Not doing so good here I am afraid, I had a big break down last night, facing a bfn ahead of me I think which I could face in general if I could get going again asap. We have things ahead that may stop us ttc again for at least 6 months and I broke down saying to DH I really cant put it all on hold for so long and do nothing. My whole life has been hold these last few years.
Just got my results back from the pgd testing also, out of the three we tested only one has come back normal. Which I am taking back as a positive as at least we will not be wasting our time transfering two abnormal embryos that have no way of making a baby, trying to find small positives in anything I can.

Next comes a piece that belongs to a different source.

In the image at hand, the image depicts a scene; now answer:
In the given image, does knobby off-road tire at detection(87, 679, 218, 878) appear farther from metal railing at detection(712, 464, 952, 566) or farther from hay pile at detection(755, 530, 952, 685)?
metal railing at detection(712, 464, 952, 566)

@mrsparso it defiantly helps to have a supportive person around me most of the day. It's starting to do my head in all the twinges and cramps haha. I just did a power spew from indigestion and reflux. I feel you about the yoyo that's for sure. @ Heyside hugs to you honey xx
It may be a possibility the cramps are from the progesterone hun but could also be a good sign. I feel nothing hun no cramps no fullness feeling nothing!! In past cycles I have got a bfp at bt time and looked back and said oh yes I suppose I did have cramping after transfer or I suddenly realise I have a fullness in my stomach that I was unaware of but this time nothing at all. Sorry bringing this thread down. Need to decide if I risk an FET with my normal embie in which it may not thaw (same situation as last time) or do another fresh and then transfer normal embie. Also need to decide if I can wait the 6 months or not.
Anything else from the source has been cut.